WorkFusion Using $35M in New Cash to Expand in Business Automation
WorkFusion, a New York-based artificial intelligence startup focused on improving companies’ back-end operations through machine learning, recently wrapped up a $35 million funding round, the company announced last week.
Led by Georgian Partners and supported by Mohr Davidow Ventures, iNovia, Nokia Growth Partners, Greycroft, and RTP Ventures, the Series D round brings the AI firm’s total fundraising tally to about $71 million, according to a statement. WorkFusion, billed as a “software robots company,” was officially incorporated in 2011.
“We invested in WorkFusion not only because it aligns with our thesis that AI will transform business, but most importantly because the company has made machine learning practical and powerful for enterprise operations,” Justin LaFayette, managing partner at Georgian Partners, said in a statement.
WorkFusion uses quick-thinking AI systems to create bots that trim down workloads.
The systems are capable of slashing manual, back-office work by as much as 90 percent, and simultaneously freeing up front-office capacity by five-fold, according to a press release announcing the funding. The software is able to learn from experience, the company says, eventually making what was once snooze-inducing data entry much more efficient.
“Our customers in banking, insurance, financial services and healthcare have already enjoyed an impressive [return on investment],” Max Yankelevich, WorkFusion’s CEO, said in a statement.
Yankelevich pointed to projections compiled by the International Data Corporation (IDC) last year that estimate cognitive systems and artificial intelligence revenues will swell from $8 billion in 2016 to $47 billion in 2020.
In the same IDC report, the organization estimated banking, retail, healthcare and discrete manufacturing accounted for half of the world’s cognitive computing and AI revenues in 2016.
“In these segments, we find a wealth of unstructured data, a desire to harness insights from this information, and an openness to innovative technologies,” Jessica Goepfert, a program director at IDC, said in a statement.
Adam Devine, vice president of marketing for WorkFusion, said his company has seen similar trends with its own clientele.
Following the addition of a new regional headquarters in Noida, India, in November, Devine said WorkFusion is eyeing more growth in 2017.
“We’re definitely opening in London, probably mid-Q2,” he said. “And just as soon as we can, we’ll be opening up in Singapore as well.”

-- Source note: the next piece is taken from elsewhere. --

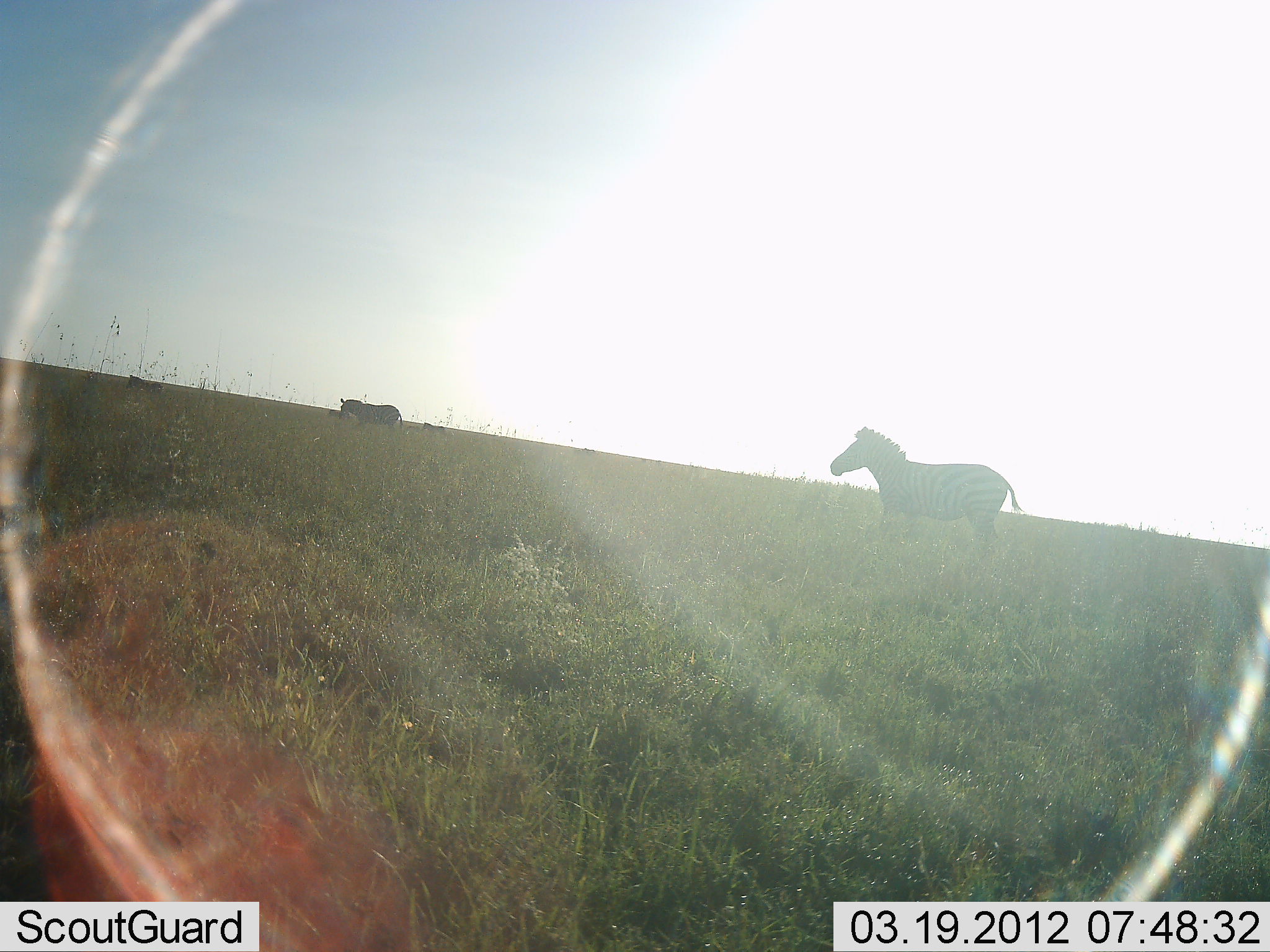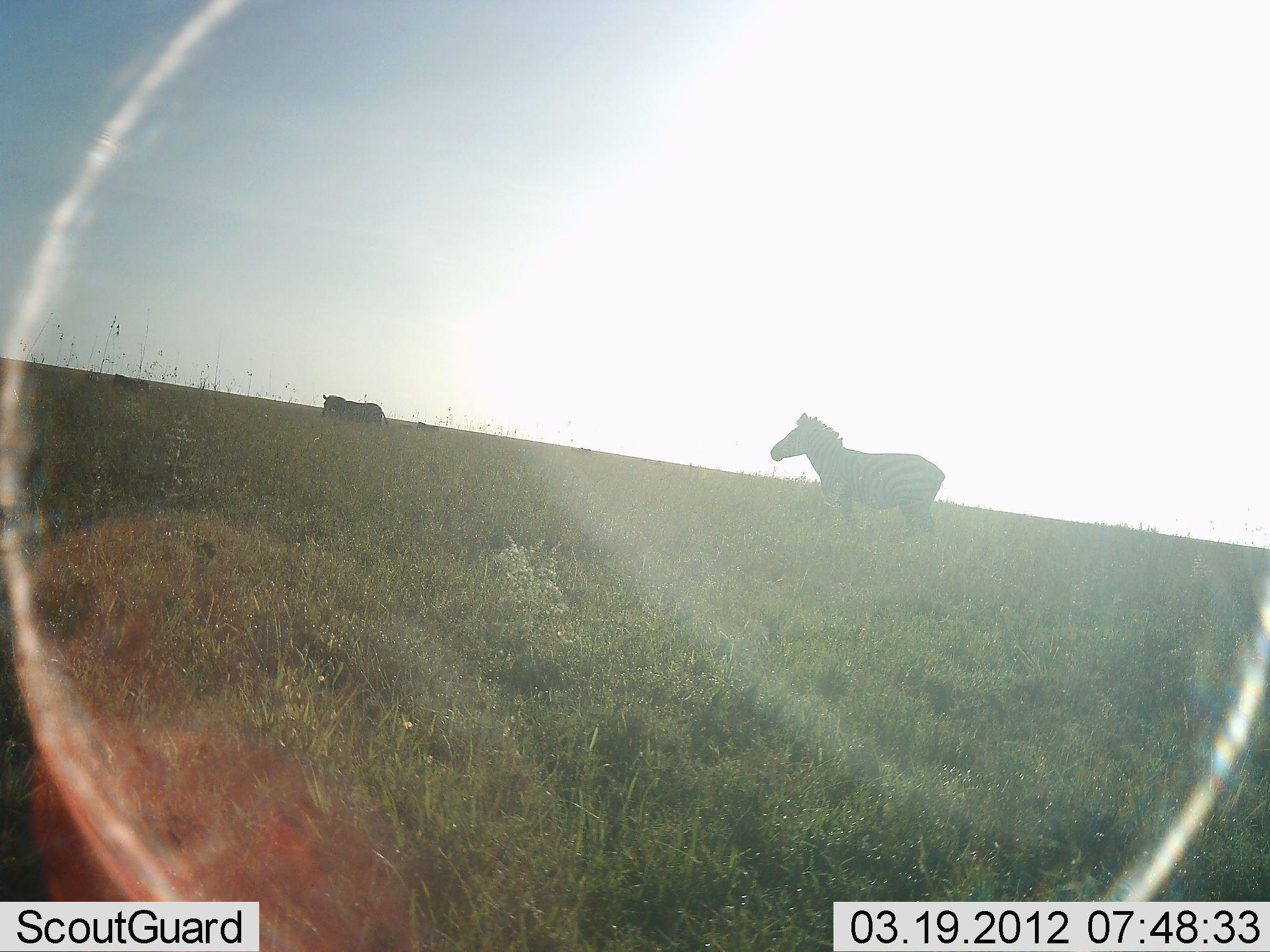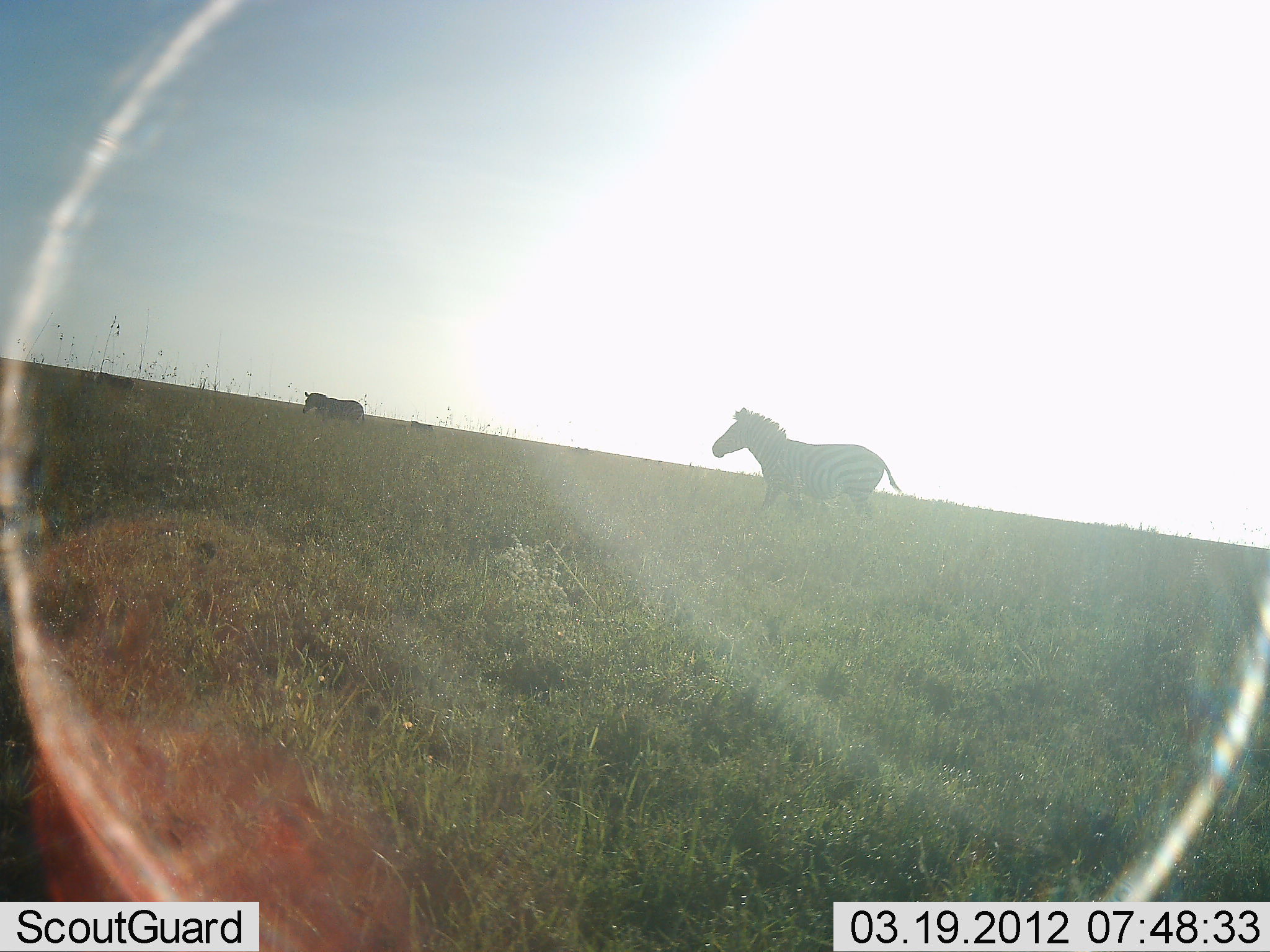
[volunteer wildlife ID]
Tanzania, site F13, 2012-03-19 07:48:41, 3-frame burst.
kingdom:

Both Australia and Japan also top Devine’s shortlist of potential markets WorkFusion could tap in the future.
“Australia seems to be a very fast-moving market,” he said. “It’s not the biggest market, but it’s smart, it’s aggressive, and there’s some really big companies that are moving quickly there.”
Asia, excluding Japan, is expected to boast the second-highest estimated compound annual growth rate in the cognitive/AI market in the next five years, according to the IDC. By itself, Japan is expected to have the highest five-year compound annual growth rate of any region in the sector.
Devine said he believes WorkFusion is primed to shake up the so-called business process outsourcing industry, which effectively encapsulates all firms that help large industries shift some of their processes to cheaper labor markets.
“Some of those businesses are adopting WorkFusion and they are our partners, and others are behind the curve and we are competing with them,” he said. “I think if there is going to be an Oracle of intelligent automation, we are that company.”